Why wasn’t the success rate higher?  A significant factor was a low rate of satisfaction with the products used in the trial.  Caponnetto and colleagues comment that “Many respondents complained of the frequent failures, lack of durability, difficulty of use (it takes time to familiarize with the puffing technique), and poor taste of the product tested.”  Substantial improvements in e-cigarette design and function have been observed since the trial was initiated in 2010, suggesting that satisfaction rates, and therefore cessation/reduction rates, might be higher if the study were to be repeated today.

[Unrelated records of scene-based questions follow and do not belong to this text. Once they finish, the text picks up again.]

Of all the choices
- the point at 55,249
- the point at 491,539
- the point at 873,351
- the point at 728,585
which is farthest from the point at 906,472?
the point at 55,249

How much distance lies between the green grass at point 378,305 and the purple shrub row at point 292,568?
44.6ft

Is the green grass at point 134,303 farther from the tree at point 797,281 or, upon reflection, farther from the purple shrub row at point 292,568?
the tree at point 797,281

Only about 60% of smokers completed the study, which confirms the difficulty of using the clinical trial model for evaluating consumer behavior.  I am familiar with these challenges.  In 1995, at the University of Alabama at Birmingham, I directed the first-ever clinical trial employing tobacco harm reduction; our results were published in the American Journal of Medicine (abstract here).  We enrolled 63 smokers in a pilot study in which we recommended that they switch to Skoal Bandits, the only widely available pouched smokeless tobacco product at that time.  At one year, 31% of men and 19% of women had attained smoking cessation, for an overall success rate of 25%. An additional 7% of subjects had reduced their cigarette consumption by at least 50%.  Unlike the current study, nearly all of our smokers wanted to quit, but had failed repeatedly with nicotine replacement therapy, which was available only through prescription at that time.  

The current study is well designed and well executed.  These were hard-core smokers with no interest in quitting, yet one year later almost one in five smoked fewer cigarettes or none at all.  Caponnetta and colleagues provide solid evidence that e-cigarettes can accelerate the worldwide transformation in tobacco use (described here  ).